Stored items from a collection
════════════════

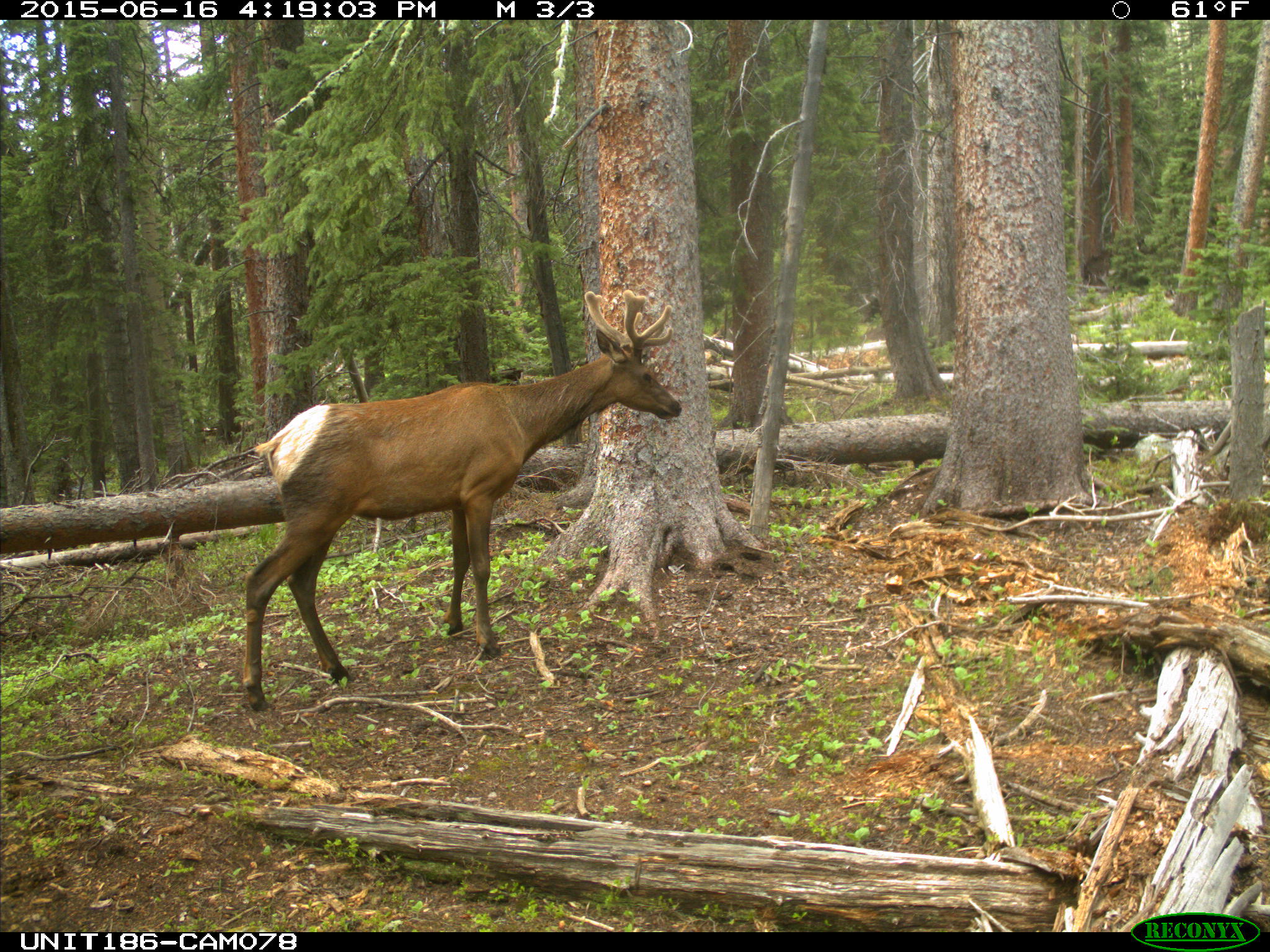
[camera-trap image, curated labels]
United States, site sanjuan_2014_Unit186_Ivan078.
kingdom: Animalia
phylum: Chordata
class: Mammalia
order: Artiodactyla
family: Cervidae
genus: Cervus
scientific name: Cervus elaphus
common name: red deer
Cervus elaphus (red deer).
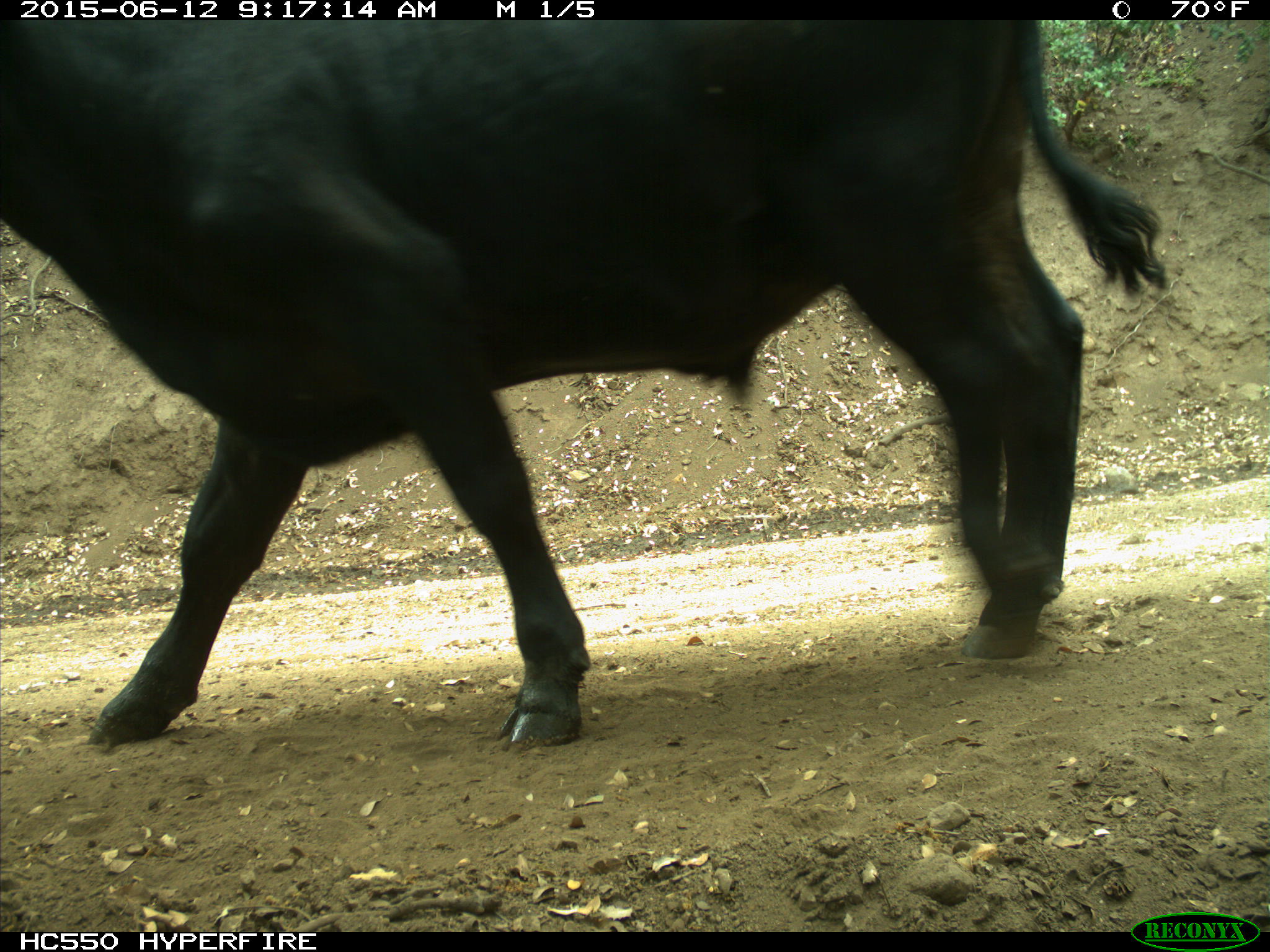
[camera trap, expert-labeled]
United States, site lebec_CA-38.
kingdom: Animalia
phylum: Chordata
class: Mammalia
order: Artiodactyla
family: Bovidae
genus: Bos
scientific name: Bos taurus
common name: domestic cow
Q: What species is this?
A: Bos taurus (domestic cow).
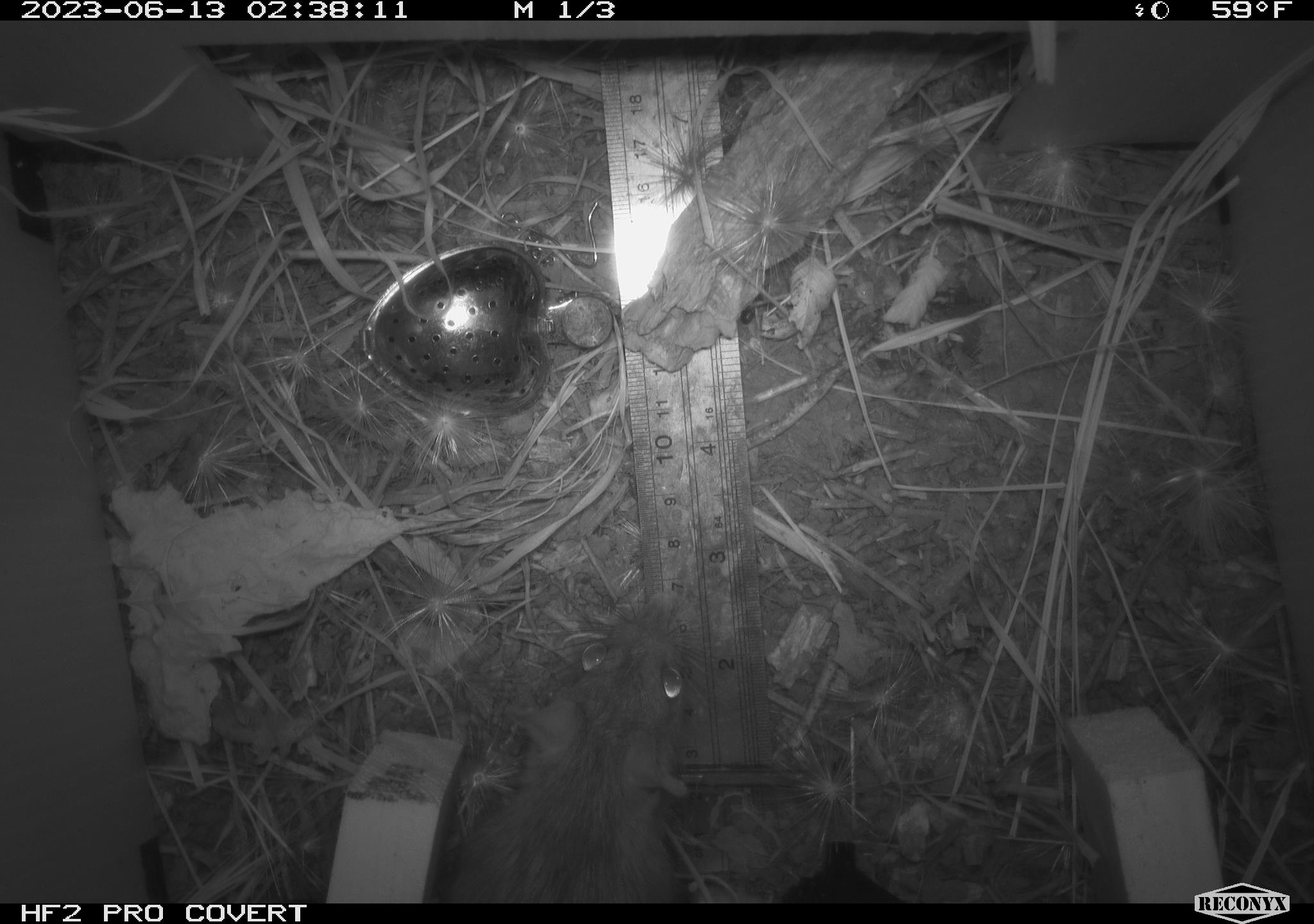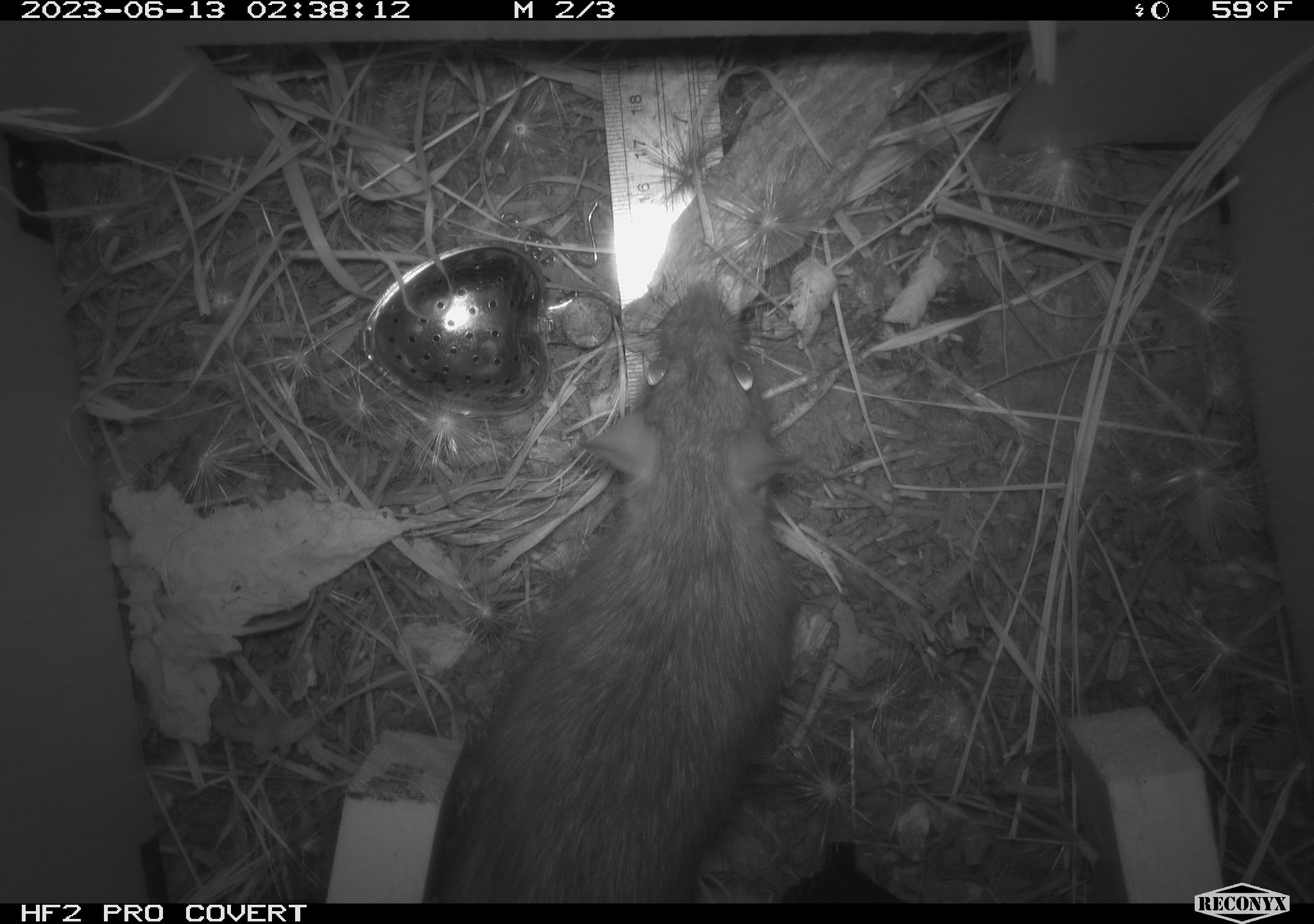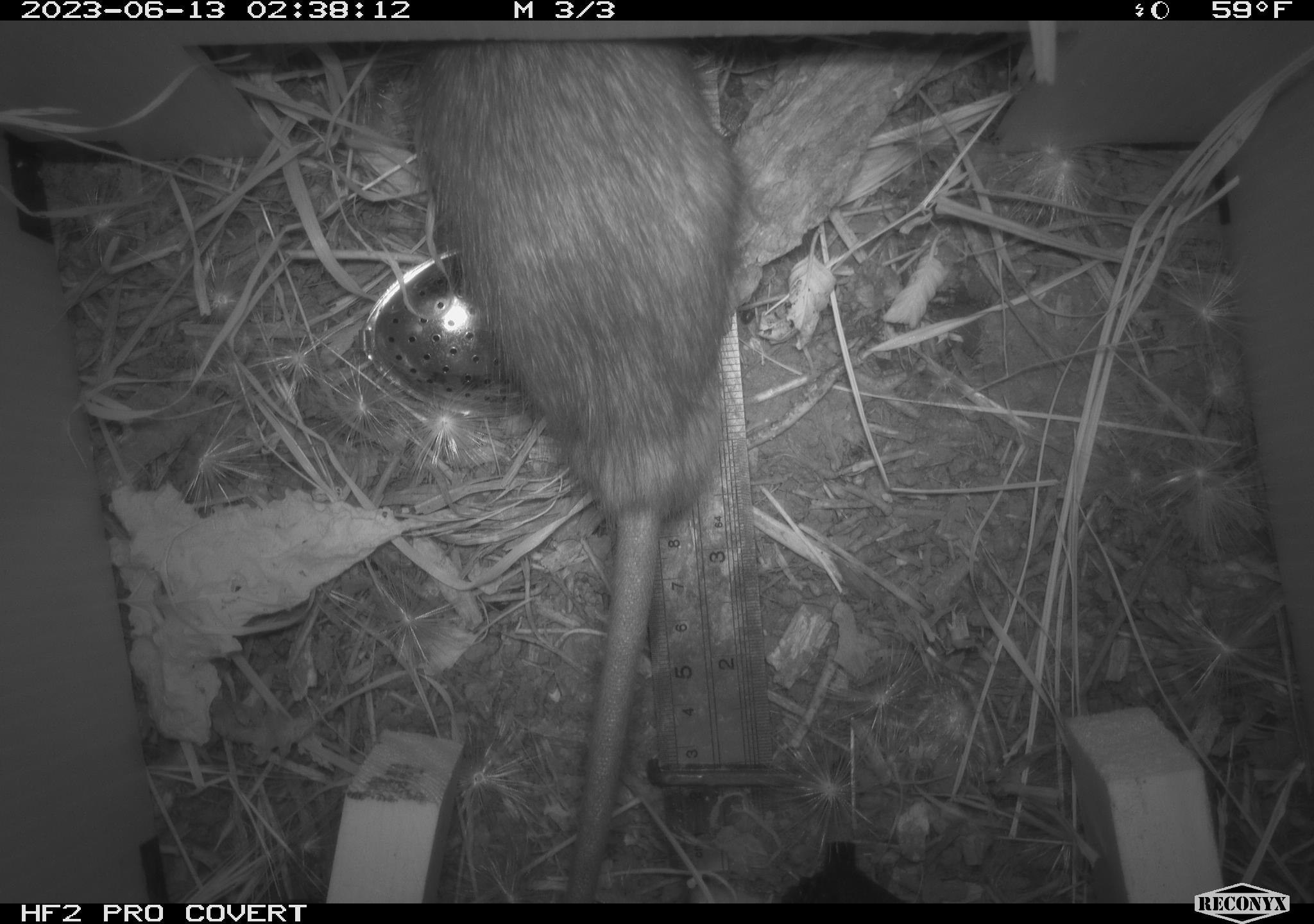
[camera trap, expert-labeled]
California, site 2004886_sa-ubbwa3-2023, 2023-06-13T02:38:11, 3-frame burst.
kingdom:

════════════════

> **TASK TO COMPLETE**
What is needed is a verbatim transcription of the records, minus the pictures.

> **RESULT OF THIS TASK**
[camera-trap image, curated labels]
United States, site sanjuan_2014_Unit186_Ivan078.
kingdom: Animalia
phylum: Chordata
class: Mammalia
order: Artiodactyla
family: Cervidae
genus: Cervus
scientific name: Cervus elaphus
common name: red deer
Cervus elaphus (red deer).
[camera trap, expert-labeled]
United States, site lebec_CA-38.
kingdom: Animalia
phylum: Chordata
class: Mammalia
order: Artiodactyla
family: Bovidae
genus: Bos
scientific name: Bos taurus
common name: domestic cow
Q: What species is this?
A: Bos taurus (domestic cow).
[camera trap, expert-labeled]
California, site 2004886_sa-ubbwa3-2023, 2023-06-13T02:38:11, 3-frame burst.
kingdom:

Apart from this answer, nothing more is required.